En face OCT is a non-invasive, and reproducible technique which has been recognized as valuable modality in diagnosis and follow-up of patients with MacTel type 2. It could provide more information than B-scans on intraretinal neovascularization, photoreceptor loss, and choroidal cavitations. Also, en face OCT provides better visualization of the retinal vessels and telangiectasia than FA. In our patient, we found hyperreflective dots as well as abnormally dilated and disorganized perifoveal retinal capillary vasculature in the left eye. Although they were not typical, we interestingly found some suspicious changes resembling a capillary drop out just temporal to the fovea in the deep capillary plexus of the right eye which could be related to the earliest structural changes of the presumed normal eye. Although it could be attributed just to an imaging artifact, this finding may highlight the brilliant role of en face OCT to earlier diagnosis of subtle structural changes in eyes with otherwise normal clinical and imaging findings.

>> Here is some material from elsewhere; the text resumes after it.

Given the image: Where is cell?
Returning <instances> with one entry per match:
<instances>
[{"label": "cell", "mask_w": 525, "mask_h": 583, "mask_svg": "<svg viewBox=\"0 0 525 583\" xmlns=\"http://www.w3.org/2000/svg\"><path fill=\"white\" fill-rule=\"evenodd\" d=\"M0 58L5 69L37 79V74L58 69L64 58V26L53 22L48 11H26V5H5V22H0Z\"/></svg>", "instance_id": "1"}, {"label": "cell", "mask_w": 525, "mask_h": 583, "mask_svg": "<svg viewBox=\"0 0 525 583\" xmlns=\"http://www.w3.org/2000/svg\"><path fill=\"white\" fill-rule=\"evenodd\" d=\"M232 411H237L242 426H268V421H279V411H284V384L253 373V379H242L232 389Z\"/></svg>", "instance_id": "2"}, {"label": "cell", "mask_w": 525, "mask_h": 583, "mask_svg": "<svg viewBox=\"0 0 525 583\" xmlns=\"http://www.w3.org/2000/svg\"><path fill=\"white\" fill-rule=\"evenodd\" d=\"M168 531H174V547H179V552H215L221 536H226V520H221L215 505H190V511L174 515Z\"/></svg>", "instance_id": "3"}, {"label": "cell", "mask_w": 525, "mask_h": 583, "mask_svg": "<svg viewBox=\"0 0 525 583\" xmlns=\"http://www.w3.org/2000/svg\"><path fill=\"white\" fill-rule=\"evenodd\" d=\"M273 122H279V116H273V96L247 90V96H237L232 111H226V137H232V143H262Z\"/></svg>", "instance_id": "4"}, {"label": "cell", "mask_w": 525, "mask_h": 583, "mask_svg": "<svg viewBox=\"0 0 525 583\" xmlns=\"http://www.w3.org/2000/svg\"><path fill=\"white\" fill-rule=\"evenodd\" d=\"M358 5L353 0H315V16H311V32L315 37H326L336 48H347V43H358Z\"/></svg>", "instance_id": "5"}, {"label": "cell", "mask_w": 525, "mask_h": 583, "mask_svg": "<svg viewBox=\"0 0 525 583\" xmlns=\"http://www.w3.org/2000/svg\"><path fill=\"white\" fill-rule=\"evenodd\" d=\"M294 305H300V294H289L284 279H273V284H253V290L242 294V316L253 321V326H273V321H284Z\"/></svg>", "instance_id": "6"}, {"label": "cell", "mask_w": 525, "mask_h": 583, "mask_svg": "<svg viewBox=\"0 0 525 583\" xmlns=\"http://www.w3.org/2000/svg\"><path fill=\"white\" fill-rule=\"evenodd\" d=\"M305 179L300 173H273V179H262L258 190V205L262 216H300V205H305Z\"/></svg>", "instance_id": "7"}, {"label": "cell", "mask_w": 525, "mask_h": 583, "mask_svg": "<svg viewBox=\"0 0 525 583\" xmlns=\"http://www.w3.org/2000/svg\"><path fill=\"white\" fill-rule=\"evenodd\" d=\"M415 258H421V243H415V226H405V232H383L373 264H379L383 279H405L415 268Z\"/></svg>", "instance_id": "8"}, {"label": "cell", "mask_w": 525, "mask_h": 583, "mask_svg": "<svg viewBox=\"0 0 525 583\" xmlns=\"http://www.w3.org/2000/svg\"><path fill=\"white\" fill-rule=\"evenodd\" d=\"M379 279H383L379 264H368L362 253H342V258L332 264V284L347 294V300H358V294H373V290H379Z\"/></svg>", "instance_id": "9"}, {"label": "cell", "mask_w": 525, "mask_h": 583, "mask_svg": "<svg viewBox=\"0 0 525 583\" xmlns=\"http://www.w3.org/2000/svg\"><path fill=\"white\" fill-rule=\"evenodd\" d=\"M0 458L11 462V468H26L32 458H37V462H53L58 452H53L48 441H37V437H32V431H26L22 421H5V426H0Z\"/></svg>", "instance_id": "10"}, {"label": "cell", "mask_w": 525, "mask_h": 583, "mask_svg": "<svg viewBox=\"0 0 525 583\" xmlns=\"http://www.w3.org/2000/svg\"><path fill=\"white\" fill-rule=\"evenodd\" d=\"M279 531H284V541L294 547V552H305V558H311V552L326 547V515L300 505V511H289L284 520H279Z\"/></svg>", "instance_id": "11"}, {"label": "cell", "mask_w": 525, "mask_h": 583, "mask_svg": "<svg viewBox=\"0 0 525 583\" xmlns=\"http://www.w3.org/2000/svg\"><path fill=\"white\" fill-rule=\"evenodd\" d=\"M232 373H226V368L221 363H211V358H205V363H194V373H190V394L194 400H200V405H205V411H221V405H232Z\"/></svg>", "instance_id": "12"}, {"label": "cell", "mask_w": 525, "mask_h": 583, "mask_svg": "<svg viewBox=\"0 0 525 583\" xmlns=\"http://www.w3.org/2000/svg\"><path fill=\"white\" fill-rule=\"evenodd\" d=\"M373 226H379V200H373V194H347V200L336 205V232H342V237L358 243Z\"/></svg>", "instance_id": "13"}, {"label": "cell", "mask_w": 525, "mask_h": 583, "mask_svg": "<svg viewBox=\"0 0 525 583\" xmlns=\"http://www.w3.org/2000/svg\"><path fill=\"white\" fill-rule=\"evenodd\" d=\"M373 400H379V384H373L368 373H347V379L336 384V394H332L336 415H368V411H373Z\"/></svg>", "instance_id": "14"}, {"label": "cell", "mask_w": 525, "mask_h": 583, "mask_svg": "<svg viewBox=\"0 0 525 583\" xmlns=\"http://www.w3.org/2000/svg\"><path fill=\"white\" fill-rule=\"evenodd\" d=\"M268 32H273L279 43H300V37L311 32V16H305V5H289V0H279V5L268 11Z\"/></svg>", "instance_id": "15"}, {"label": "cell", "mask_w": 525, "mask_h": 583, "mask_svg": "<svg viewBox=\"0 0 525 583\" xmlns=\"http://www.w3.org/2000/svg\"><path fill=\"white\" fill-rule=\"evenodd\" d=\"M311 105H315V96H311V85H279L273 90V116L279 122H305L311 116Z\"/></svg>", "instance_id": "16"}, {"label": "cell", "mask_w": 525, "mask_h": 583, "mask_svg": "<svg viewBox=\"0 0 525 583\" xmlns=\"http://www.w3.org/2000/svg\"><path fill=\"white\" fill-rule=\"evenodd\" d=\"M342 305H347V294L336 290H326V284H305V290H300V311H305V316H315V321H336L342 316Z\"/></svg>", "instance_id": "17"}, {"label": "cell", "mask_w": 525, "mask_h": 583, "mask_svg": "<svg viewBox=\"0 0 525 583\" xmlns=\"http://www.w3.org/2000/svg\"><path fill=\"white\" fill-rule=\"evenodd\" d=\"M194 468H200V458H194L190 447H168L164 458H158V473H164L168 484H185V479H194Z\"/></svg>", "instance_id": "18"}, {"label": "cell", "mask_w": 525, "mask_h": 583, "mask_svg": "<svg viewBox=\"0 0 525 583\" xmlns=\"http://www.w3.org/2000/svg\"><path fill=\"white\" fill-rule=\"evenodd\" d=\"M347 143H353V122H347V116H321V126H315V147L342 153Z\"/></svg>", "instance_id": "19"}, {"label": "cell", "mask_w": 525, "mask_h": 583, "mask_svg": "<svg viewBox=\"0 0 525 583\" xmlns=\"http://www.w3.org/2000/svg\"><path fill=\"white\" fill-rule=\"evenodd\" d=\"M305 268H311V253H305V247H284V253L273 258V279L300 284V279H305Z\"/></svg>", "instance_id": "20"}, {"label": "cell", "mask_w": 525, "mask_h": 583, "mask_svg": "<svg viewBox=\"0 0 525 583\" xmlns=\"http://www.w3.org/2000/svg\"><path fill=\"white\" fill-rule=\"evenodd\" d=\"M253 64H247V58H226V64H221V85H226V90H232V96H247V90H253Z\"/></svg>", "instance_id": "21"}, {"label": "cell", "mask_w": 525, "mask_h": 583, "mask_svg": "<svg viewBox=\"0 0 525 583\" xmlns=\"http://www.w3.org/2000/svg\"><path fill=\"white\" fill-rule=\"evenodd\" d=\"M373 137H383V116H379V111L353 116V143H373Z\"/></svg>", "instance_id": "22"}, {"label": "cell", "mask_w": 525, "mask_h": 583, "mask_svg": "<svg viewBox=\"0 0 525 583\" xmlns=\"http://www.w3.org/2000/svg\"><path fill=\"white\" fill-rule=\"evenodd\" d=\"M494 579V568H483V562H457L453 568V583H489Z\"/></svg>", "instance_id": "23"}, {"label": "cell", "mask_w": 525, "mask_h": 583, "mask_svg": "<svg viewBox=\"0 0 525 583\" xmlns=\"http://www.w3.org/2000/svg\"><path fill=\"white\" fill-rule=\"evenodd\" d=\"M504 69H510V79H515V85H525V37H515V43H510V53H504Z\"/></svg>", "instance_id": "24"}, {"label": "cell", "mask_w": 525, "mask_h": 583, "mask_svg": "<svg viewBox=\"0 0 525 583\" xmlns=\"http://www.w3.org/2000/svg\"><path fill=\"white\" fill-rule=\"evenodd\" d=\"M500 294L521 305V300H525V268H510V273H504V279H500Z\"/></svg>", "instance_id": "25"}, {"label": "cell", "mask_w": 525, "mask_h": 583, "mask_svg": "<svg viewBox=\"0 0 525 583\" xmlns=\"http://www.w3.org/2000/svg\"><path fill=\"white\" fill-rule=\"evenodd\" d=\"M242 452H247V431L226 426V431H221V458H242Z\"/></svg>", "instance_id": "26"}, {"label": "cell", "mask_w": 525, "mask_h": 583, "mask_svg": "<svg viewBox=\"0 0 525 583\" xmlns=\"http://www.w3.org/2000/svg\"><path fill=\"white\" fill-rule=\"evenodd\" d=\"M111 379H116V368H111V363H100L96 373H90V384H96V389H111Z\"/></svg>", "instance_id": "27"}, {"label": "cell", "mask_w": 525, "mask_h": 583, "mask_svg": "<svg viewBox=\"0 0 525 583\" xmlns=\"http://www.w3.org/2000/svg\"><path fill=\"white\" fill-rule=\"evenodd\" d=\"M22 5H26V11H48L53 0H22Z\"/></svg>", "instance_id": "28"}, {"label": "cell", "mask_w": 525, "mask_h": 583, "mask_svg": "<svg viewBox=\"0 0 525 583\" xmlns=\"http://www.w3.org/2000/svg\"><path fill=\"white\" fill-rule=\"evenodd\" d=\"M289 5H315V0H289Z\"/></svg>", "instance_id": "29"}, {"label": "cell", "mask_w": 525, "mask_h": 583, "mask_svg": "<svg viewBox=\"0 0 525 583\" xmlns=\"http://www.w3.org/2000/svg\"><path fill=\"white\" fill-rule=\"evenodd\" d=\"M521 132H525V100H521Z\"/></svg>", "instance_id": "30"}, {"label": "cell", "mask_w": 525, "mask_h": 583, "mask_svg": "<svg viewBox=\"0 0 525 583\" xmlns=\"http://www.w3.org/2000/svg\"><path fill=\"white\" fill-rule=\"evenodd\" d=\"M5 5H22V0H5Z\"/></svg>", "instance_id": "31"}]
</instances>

We have to take the other differential diagnosis of MacTel type 2 into account regarding the unusual presentation of this patient. Macular branch retinal vein occlusion (BRVO) would be the potential cause of this picture; however, the patient had neither vascular sheathing in funduscopic examination nor capillary non-perfusion in FA. Two other differential diagnoses worth mentioning are hydroxychloroquine use and radiation retinopathy, which were readily ruled out in our patient based on her medical history.

This case shows that MacTel type 2 can present as a unilateral disease and remain so for a long time, and unilaterality is not a reliable feature for ruling out this diagnosis. The role of multimodal imaging including en face OCT in the diagnosis, follow-up, and management of patients with MacTel type 2 is of utmost importance.